»»

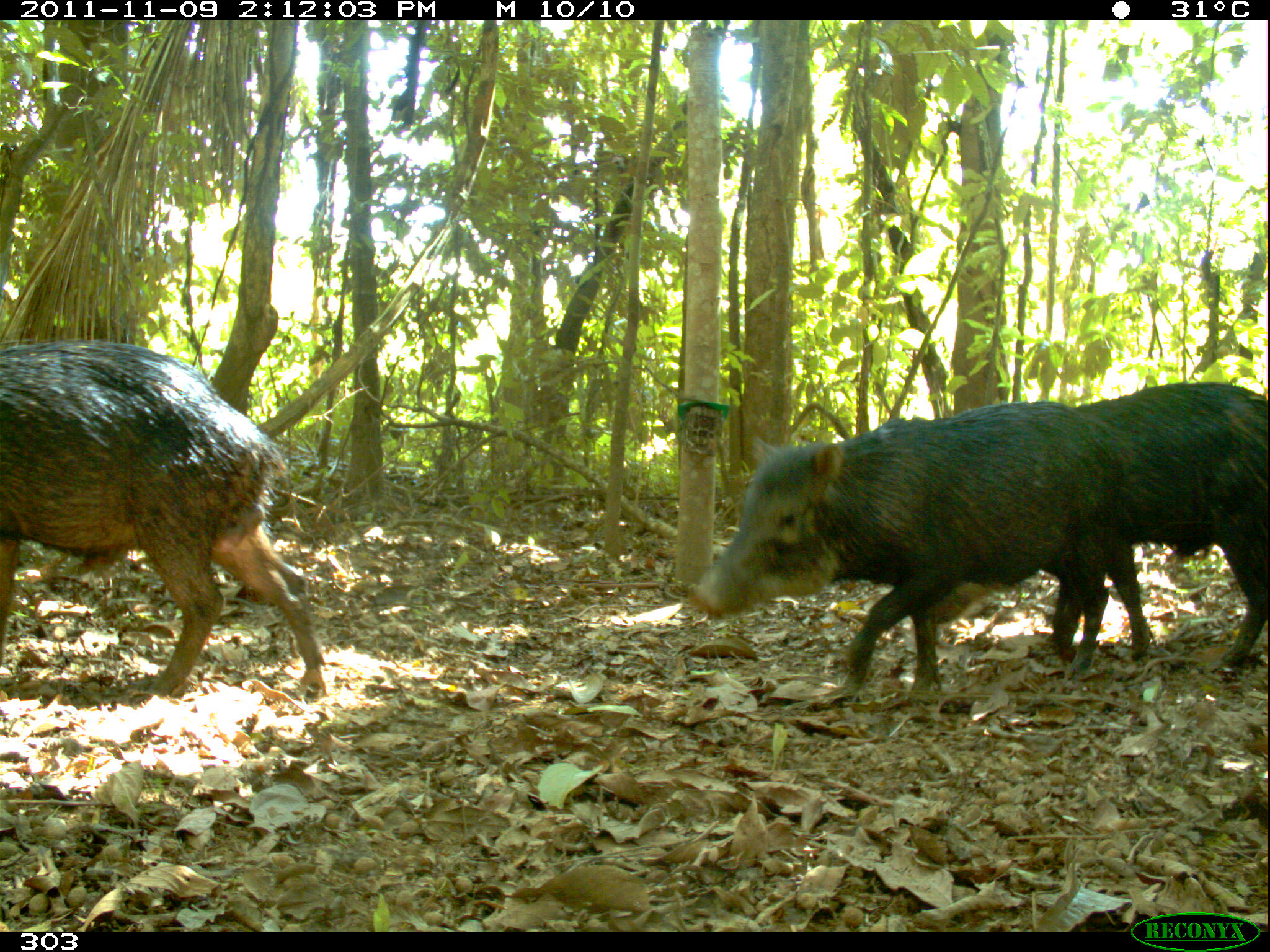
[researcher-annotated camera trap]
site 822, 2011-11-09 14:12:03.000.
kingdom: Animalia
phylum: Chordata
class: Mammalia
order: Artiodactyla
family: Tayassuidae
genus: Tayassu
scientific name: Tayassu pecari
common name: white-lipped peccary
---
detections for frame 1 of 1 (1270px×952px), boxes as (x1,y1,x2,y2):
tayassu pecari: (686,399,1150,692); (0,338,328,699); (926,380,1268,677)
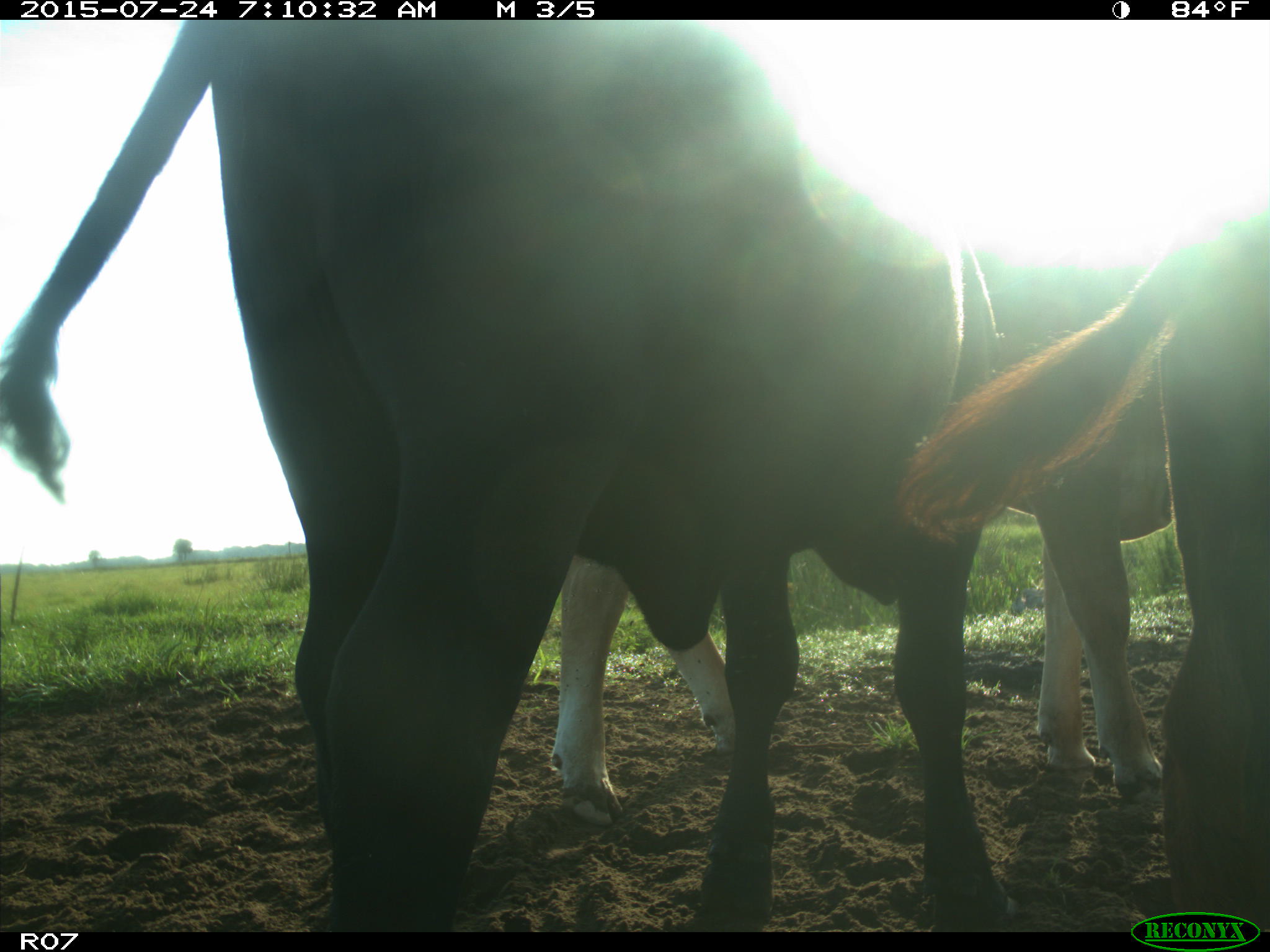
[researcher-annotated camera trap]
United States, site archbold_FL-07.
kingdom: Animalia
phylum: Chordata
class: Mammalia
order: Artiodactyla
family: Bovidae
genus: Bos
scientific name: Bos taurus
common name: domestic cow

««

> **How to complete this task**:
All of the records above are to be copied exactly, minus the pictures.

> **Solution**:
[researcher-annotated camera trap]
site 822, 2011-11-09 14:12:03.000.
kingdom: Animalia
phylum: Chordata
class: Mammalia
order: Artiodactyla
family: Tayassuidae
genus: Tayassu
scientific name: Tayassu pecari
common name: white-lipped peccary
---
detections for frame 1 of 1 (1270px×952px), boxes as (x1,y1,x2,y2):
tayassu pecari: (686,399,1150,692); (0,338,328,699); (926,380,1268,677)
[researcher-annotated camera trap]
United States, site archbold_FL-07.
kingdom: Animalia
phylum: Chordata
class: Mammalia
order: Artiodactyla
family: Bovidae
genus: Bos
scientific name: Bos taurus
common name: domestic cow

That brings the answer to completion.